- _WHAT NEEDS TO BE DONE_
Read the data and repeat it in full, exactly.

- _TASK INPUTS_
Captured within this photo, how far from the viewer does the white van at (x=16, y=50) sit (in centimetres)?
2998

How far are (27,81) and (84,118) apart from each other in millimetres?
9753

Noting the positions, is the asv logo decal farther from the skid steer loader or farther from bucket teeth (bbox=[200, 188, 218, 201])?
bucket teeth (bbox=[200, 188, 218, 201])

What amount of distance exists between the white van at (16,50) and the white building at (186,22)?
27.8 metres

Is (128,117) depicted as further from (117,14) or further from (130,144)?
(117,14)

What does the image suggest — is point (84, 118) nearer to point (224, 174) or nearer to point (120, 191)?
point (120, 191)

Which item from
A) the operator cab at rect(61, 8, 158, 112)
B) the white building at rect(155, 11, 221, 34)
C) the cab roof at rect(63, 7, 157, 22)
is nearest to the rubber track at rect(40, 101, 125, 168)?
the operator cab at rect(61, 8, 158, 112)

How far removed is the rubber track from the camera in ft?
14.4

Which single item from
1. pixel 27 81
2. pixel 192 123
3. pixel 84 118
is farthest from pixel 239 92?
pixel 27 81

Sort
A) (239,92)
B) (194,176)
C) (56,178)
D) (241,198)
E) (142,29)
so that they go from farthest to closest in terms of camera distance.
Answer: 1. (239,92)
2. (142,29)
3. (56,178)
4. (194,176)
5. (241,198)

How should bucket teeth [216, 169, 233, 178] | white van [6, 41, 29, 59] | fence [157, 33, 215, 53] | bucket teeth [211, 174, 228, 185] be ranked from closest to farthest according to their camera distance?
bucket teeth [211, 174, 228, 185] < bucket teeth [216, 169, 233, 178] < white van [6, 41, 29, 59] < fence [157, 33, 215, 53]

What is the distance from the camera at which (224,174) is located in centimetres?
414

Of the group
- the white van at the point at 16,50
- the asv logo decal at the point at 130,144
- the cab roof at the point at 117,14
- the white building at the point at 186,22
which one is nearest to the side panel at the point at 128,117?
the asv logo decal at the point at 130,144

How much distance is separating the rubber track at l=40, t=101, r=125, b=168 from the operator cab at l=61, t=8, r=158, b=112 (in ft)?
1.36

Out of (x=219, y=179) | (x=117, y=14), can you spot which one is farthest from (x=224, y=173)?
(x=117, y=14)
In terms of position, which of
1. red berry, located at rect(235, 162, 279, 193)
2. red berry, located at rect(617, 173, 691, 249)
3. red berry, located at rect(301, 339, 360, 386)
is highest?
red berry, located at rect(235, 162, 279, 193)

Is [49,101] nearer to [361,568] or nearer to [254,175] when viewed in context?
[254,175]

- _COMPLETE OUTPUT_
Captured within this photo, how far from the viewer does the white van at (x=16, y=50) sit (in centimetres)?
2998

How far are (27,81) and (84,118) apart from each other in millimetres?
9753

Noting the positions, is the asv logo decal farther from the skid steer loader or farther from bucket teeth (bbox=[200, 188, 218, 201])?
bucket teeth (bbox=[200, 188, 218, 201])

What amount of distance exists between the white van at (16,50) and the white building at (186,22)?
27.8 metres

Is (128,117) depicted as further from (117,14) or further from (130,144)?
(117,14)

What does the image suggest — is point (84, 118) nearer to point (224, 174) or nearer to point (120, 191)?
point (120, 191)

Which item from
A) the operator cab at rect(61, 8, 158, 112)
B) the white building at rect(155, 11, 221, 34)
C) the cab roof at rect(63, 7, 157, 22)
is nearest to the rubber track at rect(40, 101, 125, 168)?
the operator cab at rect(61, 8, 158, 112)

How far removed is the rubber track from the camera in ft?
14.4

Which single item from
1. pixel 27 81
2. pixel 192 123
3. pixel 84 118
is farthest from pixel 239 92?
pixel 27 81

Sort
A) (239,92)
B) (194,176)
C) (56,178)
D) (241,198)
E) (142,29)
so that they go from farthest to closest in terms of camera distance.
Answer: 1. (239,92)
2. (142,29)
3. (56,178)
4. (194,176)
5. (241,198)

How should bucket teeth [216, 169, 233, 178] | white van [6, 41, 29, 59] | fence [157, 33, 215, 53] | bucket teeth [211, 174, 228, 185] be ranked from closest to farthest according to their camera distance?
bucket teeth [211, 174, 228, 185] < bucket teeth [216, 169, 233, 178] < white van [6, 41, 29, 59] < fence [157, 33, 215, 53]

What is the distance from the camera at which (224,174) is located in centimetres?
414

Of the group
- the white van at the point at 16,50
- the asv logo decal at the point at 130,144
- the cab roof at the point at 117,14
- the white building at the point at 186,22
which one is nearest to the side panel at the point at 128,117?
the asv logo decal at the point at 130,144

How much distance is separating the rubber track at l=40, t=101, r=125, b=168 from the operator cab at l=61, t=8, r=158, b=112 (in ft)?
1.36

Out of (x=219, y=179) | (x=117, y=14), can you spot which one is farthest from (x=224, y=173)?
(x=117, y=14)
In terms of position, which of
1. red berry, located at rect(235, 162, 279, 193)
2. red berry, located at rect(617, 173, 691, 249)
3. red berry, located at rect(301, 339, 360, 386)
is highest?
red berry, located at rect(235, 162, 279, 193)

Is [49,101] nearer to [361,568] or nearer to [254,175] when viewed in context?
[254,175]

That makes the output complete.